Selection:
I never understood why 9000 was sent to California for preservation, since the class never operated there in regular service. It has always seemed that an oil burner such as 5511, and/or an oil burning Challenger or 4-8-4 would be more appropriate, since they did commonly operate in California. Wouldn't the 9000 be more appropriately displayed in Cheyenne, or nearby?
Tom
There are so many "what if" and "why didn't they" situations.
Why didn't SP preserve 4-8-4 4458 or 4459 - the roller-bearing-equipped units - say one in LA and one in Oakland or Fresno?
Why didn't UP preserve a 4-8-4 in Southern CA, or another Challenger?
Why didn't NP preserve an A-4 or A-5 4-8-4 in Minneapolis?
What if NYC had preserved one each of their "Big Three" - a J3a Hudson, an L4b Mohawk and a Niagara?
What if GN had preserved an R-2 2-8-8-2, or Southern a couple more PS-4 Pacifics, or MILW an F-7 4-6-4 Baltic or CNW a 4-8-4 Zeppelin?
What if IC had preserved 4-8-2 2613?
I am sure everyone can add to the list.
The sad thing is saving those locomotives would not even have moved the needle on the carrier's bottom line in the year they were scrapped.
Thankfully UP 9000 is around in Southern CA and SP 4460 is around in St. Louis and many others are out there, far from home rails but at least still around.
But indeed - What if????

Supplied data:
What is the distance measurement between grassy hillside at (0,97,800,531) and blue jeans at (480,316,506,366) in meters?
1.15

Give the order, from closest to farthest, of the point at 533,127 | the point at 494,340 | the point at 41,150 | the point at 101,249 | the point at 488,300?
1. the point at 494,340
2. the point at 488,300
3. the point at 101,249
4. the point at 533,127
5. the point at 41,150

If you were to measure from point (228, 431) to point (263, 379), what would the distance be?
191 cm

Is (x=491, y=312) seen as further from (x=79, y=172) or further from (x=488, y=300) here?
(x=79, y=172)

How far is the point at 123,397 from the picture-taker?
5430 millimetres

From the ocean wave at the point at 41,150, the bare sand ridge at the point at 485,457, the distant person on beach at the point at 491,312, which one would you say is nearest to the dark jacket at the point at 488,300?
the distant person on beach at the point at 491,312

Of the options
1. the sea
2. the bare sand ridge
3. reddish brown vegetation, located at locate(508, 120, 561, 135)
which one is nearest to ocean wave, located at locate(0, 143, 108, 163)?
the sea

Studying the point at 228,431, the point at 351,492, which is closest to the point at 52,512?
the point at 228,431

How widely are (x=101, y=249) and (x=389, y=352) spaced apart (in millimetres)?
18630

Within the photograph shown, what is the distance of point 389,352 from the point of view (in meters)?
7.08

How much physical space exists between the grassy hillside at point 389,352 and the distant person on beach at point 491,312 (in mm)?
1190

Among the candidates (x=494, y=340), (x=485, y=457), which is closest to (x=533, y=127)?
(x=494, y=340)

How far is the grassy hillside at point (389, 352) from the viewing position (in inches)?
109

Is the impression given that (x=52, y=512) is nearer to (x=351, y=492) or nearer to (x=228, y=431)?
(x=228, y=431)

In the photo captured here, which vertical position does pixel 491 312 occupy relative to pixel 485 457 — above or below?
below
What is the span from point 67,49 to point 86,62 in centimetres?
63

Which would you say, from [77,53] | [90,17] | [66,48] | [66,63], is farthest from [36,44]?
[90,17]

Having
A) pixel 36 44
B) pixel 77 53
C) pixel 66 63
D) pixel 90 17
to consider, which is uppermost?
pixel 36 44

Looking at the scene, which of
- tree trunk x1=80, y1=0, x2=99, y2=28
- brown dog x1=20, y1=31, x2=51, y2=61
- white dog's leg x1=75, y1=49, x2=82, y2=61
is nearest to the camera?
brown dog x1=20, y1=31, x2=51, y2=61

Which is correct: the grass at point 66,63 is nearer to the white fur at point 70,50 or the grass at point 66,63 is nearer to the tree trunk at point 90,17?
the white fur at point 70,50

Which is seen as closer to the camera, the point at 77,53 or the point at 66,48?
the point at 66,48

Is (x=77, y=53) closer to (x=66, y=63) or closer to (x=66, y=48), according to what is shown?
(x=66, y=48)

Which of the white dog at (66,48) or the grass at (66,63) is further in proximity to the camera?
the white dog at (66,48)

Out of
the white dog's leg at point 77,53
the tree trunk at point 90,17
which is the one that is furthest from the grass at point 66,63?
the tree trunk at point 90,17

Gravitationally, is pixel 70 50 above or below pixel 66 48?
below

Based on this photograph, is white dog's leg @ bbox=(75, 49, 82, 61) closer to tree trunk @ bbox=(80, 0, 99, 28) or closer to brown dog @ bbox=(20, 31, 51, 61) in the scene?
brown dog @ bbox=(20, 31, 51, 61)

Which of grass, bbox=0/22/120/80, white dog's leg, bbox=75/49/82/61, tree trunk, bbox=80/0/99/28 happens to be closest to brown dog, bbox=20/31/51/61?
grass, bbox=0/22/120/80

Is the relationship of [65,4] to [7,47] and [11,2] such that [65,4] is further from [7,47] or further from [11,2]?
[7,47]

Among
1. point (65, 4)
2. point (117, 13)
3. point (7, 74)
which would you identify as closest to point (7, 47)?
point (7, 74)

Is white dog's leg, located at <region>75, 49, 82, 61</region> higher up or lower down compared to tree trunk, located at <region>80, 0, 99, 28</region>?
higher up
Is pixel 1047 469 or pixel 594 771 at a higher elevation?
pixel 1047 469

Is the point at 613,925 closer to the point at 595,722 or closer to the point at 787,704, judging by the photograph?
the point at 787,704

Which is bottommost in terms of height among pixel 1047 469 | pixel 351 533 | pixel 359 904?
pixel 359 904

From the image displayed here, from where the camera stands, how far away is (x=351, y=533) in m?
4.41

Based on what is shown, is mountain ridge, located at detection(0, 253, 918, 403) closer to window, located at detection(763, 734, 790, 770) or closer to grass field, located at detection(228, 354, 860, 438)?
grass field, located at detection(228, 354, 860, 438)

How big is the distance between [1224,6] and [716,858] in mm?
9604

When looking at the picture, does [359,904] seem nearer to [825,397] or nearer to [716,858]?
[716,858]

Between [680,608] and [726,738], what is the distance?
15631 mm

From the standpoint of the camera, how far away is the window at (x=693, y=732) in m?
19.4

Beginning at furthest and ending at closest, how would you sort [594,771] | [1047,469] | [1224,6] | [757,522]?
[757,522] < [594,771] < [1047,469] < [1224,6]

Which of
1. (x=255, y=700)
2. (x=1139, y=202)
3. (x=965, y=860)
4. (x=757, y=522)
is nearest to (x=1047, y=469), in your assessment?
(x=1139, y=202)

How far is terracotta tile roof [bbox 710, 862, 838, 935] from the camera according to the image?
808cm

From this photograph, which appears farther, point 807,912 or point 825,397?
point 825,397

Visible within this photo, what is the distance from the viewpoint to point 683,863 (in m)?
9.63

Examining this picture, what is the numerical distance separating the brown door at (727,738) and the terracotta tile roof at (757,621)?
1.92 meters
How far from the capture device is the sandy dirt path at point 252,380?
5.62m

Objectives:
(a) From the locomotive preservation text, extract the passage between "I never understood" and "Cheyenne, or nearby?", inclusive.
(b) Render this sentence from the locomotive preservation text in Spanish: "The sad thing is saving those locomotives would not even have moved the needle on the carrier's bottom line in the year they were scrapped."
The records have no connection to the locomotive preservation text.

Task solutions:
(a)
I never understood why 9000 was sent to California for preservation, since the class never operated there in regular service. It has always seemed that an oil burner such as 5511, and/or an oil burning Challenger or 4-8-4 would be more appropriate, since they did commonly operate in California. Wouldn't the 9000 be more appropriately displayed in Cheyenne, or nearby?

(b) Lo triste es que salvar esas locomotoras ni siquiera habría afectado de forma notable los resultados financieros de la compañía en el año en que fueron desguazadas.